* _EXCERPT PROVIDED_:
*****
Liz Cheney said that Kevin McCarthy and Mitch McConnell — not Donald Trump — are the leaders of the Republican party. At a GOP gathering focused on policy, she said she’s not ruling out a future bid for the White House.   

And on national television, the Wyoming Republican walked a few paces to give a fist bump to the new Democratic president, Joe Biden, before his first address to Congress. 

It was a big, headline-grabbing week for Cheney, the House GOP Conference chair and highest-ranking Republican woman in Congress, who in a few short months has made herself the face of the anti-Trump wing of the Republican Party. 

And it’s put an even bigger target on her back as the former president seeks retribution and vows to back a primary challenge to her next year while he fights to maintain an iron grip on the party.

Some pro-Trump Republicans say 2022 is too long to wait to oust Cheney, who demonstrated this week she will not be silenced.  

Three months ago, Cheney easily survived an attempt by Trump loyalists to force her off the House leadership team for voting to impeach Trump.

Now, some of those GOP colleagues who rallied to her defense in that 145-61 vote are saying it’s time for her to go and that it’s only a matter of time before Cheney is pushed out of leadership.

“It’s at a boiling point. This isn’t about Liz Cheney wanting to impeach Donald Trump; this isn’t about Donald Trump at all. It’s about Liz Cheney being completely out of synch with the majority of our conference,” said one GOP lawmaker, who said Cheney’s antics this week were the focus of a flurry of text messages with House colleagues.
*****
* _TASK REQUIREMENTS_:
A. Reproduce the records word for word, starting with the line containing "In this photograph, would" and going on through the end of the records.
B. Write the next part of the article about Liz Cheney and the pressure on her within the House GOP, picking up after its final sentence.
The records are unrelated to the Liz Cheney article.

* _STORED ROWS_:
*****
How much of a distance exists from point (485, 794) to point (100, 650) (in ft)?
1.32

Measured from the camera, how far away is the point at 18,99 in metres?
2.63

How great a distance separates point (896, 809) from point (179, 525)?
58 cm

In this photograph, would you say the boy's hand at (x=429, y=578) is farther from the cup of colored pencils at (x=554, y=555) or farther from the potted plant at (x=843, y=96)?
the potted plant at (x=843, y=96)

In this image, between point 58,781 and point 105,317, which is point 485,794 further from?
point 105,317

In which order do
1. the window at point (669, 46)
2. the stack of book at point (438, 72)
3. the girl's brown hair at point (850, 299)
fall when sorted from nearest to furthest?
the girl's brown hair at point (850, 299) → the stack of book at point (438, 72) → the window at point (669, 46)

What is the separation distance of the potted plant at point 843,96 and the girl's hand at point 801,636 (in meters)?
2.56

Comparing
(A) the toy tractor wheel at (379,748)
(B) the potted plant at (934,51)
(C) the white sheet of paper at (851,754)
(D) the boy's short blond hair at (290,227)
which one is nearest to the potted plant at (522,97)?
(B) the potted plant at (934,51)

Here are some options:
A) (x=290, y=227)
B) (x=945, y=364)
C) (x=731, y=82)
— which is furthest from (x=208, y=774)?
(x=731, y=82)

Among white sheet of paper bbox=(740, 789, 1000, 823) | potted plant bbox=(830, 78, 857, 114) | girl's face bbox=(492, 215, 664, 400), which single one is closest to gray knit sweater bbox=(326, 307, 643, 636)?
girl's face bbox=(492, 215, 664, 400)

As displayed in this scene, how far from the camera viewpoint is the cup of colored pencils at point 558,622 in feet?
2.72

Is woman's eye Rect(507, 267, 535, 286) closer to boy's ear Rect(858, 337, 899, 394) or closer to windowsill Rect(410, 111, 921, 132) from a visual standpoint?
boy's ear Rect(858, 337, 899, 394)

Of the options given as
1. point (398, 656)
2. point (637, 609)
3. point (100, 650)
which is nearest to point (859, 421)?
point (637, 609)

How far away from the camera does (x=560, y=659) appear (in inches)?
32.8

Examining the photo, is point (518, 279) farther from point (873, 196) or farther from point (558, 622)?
*****
* _RESULTS OF THE EXERCISE_:
A.
In this photograph, would you say the boy's hand at (x=429, y=578) is farther from the cup of colored pencils at (x=554, y=555) or farther from the potted plant at (x=843, y=96)?
the potted plant at (x=843, y=96)

In this image, between point 58,781 and point 105,317, which is point 485,794 further from?
point 105,317

In which order do
1. the window at point (669, 46)
2. the stack of book at point (438, 72)
3. the girl's brown hair at point (850, 299)
fall when sorted from nearest to furthest?
the girl's brown hair at point (850, 299) → the stack of book at point (438, 72) → the window at point (669, 46)

What is the separation distance of the potted plant at point 843,96 and the girl's hand at point 801,636 (in meters)?
2.56

Comparing
(A) the toy tractor wheel at (379,748)
(B) the potted plant at (934,51)
(C) the white sheet of paper at (851,754)
(D) the boy's short blond hair at (290,227)
which one is nearest to the potted plant at (522,97)?
(B) the potted plant at (934,51)

Here are some options:
A) (x=290, y=227)
B) (x=945, y=364)
C) (x=731, y=82)
— which is furthest from (x=208, y=774)?
(x=731, y=82)

Among white sheet of paper bbox=(740, 789, 1000, 823) | potted plant bbox=(830, 78, 857, 114) | girl's face bbox=(492, 215, 664, 400), which single one is closest to gray knit sweater bbox=(326, 307, 643, 636)?
girl's face bbox=(492, 215, 664, 400)

As displayed in this scene, how far from the camera viewpoint is the cup of colored pencils at point 558,622 in feet?
2.72

Is woman's eye Rect(507, 267, 535, 286) closer to boy's ear Rect(858, 337, 899, 394) or closer to windowsill Rect(410, 111, 921, 132) from a visual standpoint?
boy's ear Rect(858, 337, 899, 394)

Of the options given as
1. point (398, 656)
2. point (637, 609)
3. point (100, 650)
which is nearest to point (859, 421)?
point (637, 609)

How far away from the camera does (x=560, y=659) appear (in inches)?
32.8

Examining the photo, is point (518, 279) farther from point (873, 196) or farther from point (558, 622)?

B.
“As we’re focused on unifying the Republican conference and our mission to win back the majority, she is focused on the past and proving a point,” the lawmaker told The Hill. “She is alienating herself from the conference, and I have to imagine if she doesn’t resign there will be a new vote in the near future and the result will be lopsided in the opposite direction of what it was before.”

“She may go down in a second vote,” added a second GOP lawmaker, who had voted in February to keep Cheney in her leadership post.

On Saturday, Rep. Lance Gooden (R-Texas) tweeted that Cheney would be out by the end of May: “Liz Cheney has promised she will campaign on impeaching Trump ‘every day of the week.’ Good luck with that, Liz! 

“PREDICTION: she’ll be out of her GOP leadership role by month’s end!” 

Cheney, the daughter of former Vice President Dick Cheney, has been unapologetic. After Republicans lost the White House in 2020, Liz Cheney, a defense hawk like her father and a former State Department official, urged her party to ditch Trump and return to traditional GOP principles like a muscular foreign policy and fiscal discipline.

And she called Trump’s efforts to overturn the election and his role in inciting the deadly Jan. 6 riot the greatest “betrayal by a president of the United States of his office and his oath to the Constitution.”

Trump attacked Cheney this week as a “warmongering fool” and predicted she would soon announce her retirement from politics, which she dismissed this week as “wishful thinking.”

“You can tell that she’s trying to define the Republican party in the neo-conservative mold of the party,” Sen. Cynthia Lummis, a fellow Wyoming Republican, told The Hill, “and that’s a different type of Republican than I am, so it will be interesting to see how this all goes.”

Through a spokesman, Cheney declined to be interviewed for this story. 

Cheney allies, few as they may be now, are praising the 54-year-old mother of five, saying that she’s one of the few voices in the party willing to call out Trump and hold him accountable for lying to his supporters that the 2020 presidential election was rigged and stolen.   

“If a prerequisite for leading our conference is continuing to lie to our voters, then Liz is not the best fit,” Rep. Anthony Gonzalez (R-Ohio), who also voted to impeach Trump, said in a phone interview Friday. 

“Liz isn’t going to lie to people. Liz is going to say what she believes. She’s going to stand on principle. And if that’s going to be distracting for folks, she’s not the best fit. I wish that weren’t the case.”

If her foes force another vote, Gonzalez said he will support Cheney again.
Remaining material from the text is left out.